What has upset, confused and dismayed her in recent days is the speculative nature of much of the reporting around the story, particularly about what happened to the children after they died. “I never used that word ‘dumped’,” she says again, with distress. “I just wanted those children to be remembered and for their names to go up on a plaque. That was why I did this project, and now it has taken [on] a life of its own.”

She must be thinking that “dumped” will be upsetting to the surviving mothers of those babies and children. Maybe it will – or maybe it will make them feel that at last people care? I don’t know. I do know that my mind shrinks back in horror whenever I contemplate the scene back then when a baby or child died and was then…put or placed or tossed or dumped in a pit out back, with no marker or headstone or separate grave the mother might visit.

Corless has not been contacted by anyone from any State department, asking to have access to her research. Nor has her work been corroborated by anyone else. “I would definitely be willing to share my research,” she says.

In response to Corless’s story, Minister for Children Charlie Flanagan confirmed this week that there will be a Government inquiry into all mother-and-baby homes.

Corless has proved that 796 children died while at St Mary’s in Tuam – a shameful statistic that would not have been known without her years of dedicated work. It seems clear that at least some of these children lie in the small plot of land at the back of the Dublin Road housing estate. Excavation might be the only way to be sure. “Our intention in setting up this committee was not excavation,” she says, “but I would welcome the truth.”

The 796 deaths over 36 years is the real point, not the callous disposal of the bodies…except that the callous disposal of the bodies must have been an appalling twist of the knife for the mothers.

Comments

  1. Jackie the wacky says

    Taking exception to the word “dumped” when that is exactly what you do to bodies in a an unmarked mass grave is ridiculous.

    People bury pets with more respect than the Catholic Church “buried” their victims.

    It was a hole left by an old septic tank for goodness sake! They literally dumped them in a shit-hole.

Record excerpts

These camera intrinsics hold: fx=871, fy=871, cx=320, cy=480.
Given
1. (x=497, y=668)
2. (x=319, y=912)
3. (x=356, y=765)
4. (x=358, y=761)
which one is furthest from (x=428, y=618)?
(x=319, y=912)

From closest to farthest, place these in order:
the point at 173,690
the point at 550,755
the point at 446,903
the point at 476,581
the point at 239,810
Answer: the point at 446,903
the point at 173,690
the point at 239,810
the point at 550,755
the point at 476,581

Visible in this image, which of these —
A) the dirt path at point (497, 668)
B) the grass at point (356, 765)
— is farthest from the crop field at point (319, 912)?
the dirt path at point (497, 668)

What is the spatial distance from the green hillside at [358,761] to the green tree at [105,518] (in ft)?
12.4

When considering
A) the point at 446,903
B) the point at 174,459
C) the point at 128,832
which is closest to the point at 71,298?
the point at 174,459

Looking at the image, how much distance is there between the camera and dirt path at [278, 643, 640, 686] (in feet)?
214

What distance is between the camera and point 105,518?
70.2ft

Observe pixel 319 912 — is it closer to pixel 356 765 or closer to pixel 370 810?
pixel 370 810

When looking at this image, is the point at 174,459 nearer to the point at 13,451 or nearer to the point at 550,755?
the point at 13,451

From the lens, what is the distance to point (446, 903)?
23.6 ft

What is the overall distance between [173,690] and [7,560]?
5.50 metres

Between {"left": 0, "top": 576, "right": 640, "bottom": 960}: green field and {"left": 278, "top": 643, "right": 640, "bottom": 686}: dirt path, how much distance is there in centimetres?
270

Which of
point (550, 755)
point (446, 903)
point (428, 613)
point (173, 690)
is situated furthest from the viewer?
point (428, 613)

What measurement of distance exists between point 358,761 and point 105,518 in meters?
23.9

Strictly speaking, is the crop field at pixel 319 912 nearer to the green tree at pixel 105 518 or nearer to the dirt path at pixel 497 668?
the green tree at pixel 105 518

Directives
1 > Rewrite the passage on the Tuam deaths, starting at the words "The 796 deaths" and ending after "grave is ridiculous.", with "callous" changed to "heartless".
2 > Extend the passage on the Tuam deaths, picking up after its last sentence.

Answers in order
1 >
The 796 deaths over 36 years is the real point, not the heartless disposal of the bodies…except that the heartless disposal of the bodies must have been an appalling twist of the knife for the mothers.

Comments

  1. Jackie the wacky says

    Taking exception to the word “dumped” when that is exactly what you do to bodies in a an unmarked mass grave is ridiculous.

2 >
    They dumped the bodies to hide their crimes just like any other murderer would. Pretending that people owe the church any more charity than other killers of children is what is offensive.

  2. Al Dente says

    Dumped is the right word. If dead bodies are put into a tank rather than being buried then they were dumped. Mass graves are appropriate when plague, large scale natural disasters, or war have suddenly caused large numbers of deaths. That’s when the survivors need to dispose of the bodies for sanitary reasons. But 796 deaths in 36 years averages 22 deaths per year or about two per month. The home had handymen or sextons who could dig individual graves or the nuns could have hired workmen to dig graves. There was no reason why each child could not have been given an individual grave other than the indifference of the nuns.

  3. Omar Puhleez says

    I assume that the septic tank site was not consecrated ground, By the Catholic Church’s own standards, it was no place to bury the baptised. To the nuns, they appear to have been untermensch: inferiors unfit to be buried in the company of those the Church had redeemed and saved from the clutches of Satan.

  4. Seven of Mine, formerly piegasm says

    Gah of course we mustn’t make the RCC look too bad. Clearly they were just working with impossible conditions and it’s just the way things were back then and we mustn’t judge. *puke*

  5. latsot says

    I don’t care in principal what happens to bodies when they have no more life left in them. But I care in practice because other people do care, The Catholic church is chief among those people who make a big deal out of caring. They have extremely fancy rituals that they believe are really, really important. They weren’t important in these cases, though. Or the cases weren’t important to them.

    And there’s another reason I care. When a group decides that some people are worth fussing over when they’re dead and some aren’t, that group is certain to treat some people differently than others in life, too. They decided in advance that these children were going to a different place than children of ‘good’ families. Even though the notion of an afterlife is about the most idiotic thing imaginable… perhaps *because* of it,,,, that is just about the most morally bankrupt thing I can imagine. They were treated in death as they were treated in life. I strongly suspect that the callous shovelling of the bodies into cess pits bolstered their resolve to enslave children and women in the first place. It’s sure as shit how I’d go about convincing credulous people to be cruel.

    There are no kind words to be said about this. There’s no weasely argument that shit was shit back in the day. The church treated some people – and not others – in horrific ways and their disposal of those people is nothing but evidence of their disdain. It is yet another thing the Catholic church has done which is absolutely fucking disgusting. If you still harbour any sympathy for, fond memories of, or bleating, crazy nostalgia for this or any other church then let me tell you this: you are a horrible person, stop it.

  6. says

    In my world, funerals are for the living. The dead body is just that: dead matter, but it is a possibility to say goodbye, to remember (I’m used to humanist funerals).
    In the christian world, funerals are about god and the soul and eternal life. Very important if you believe.
    In both worlds those children were dumped and they and their mothers were left without the care needed to move on.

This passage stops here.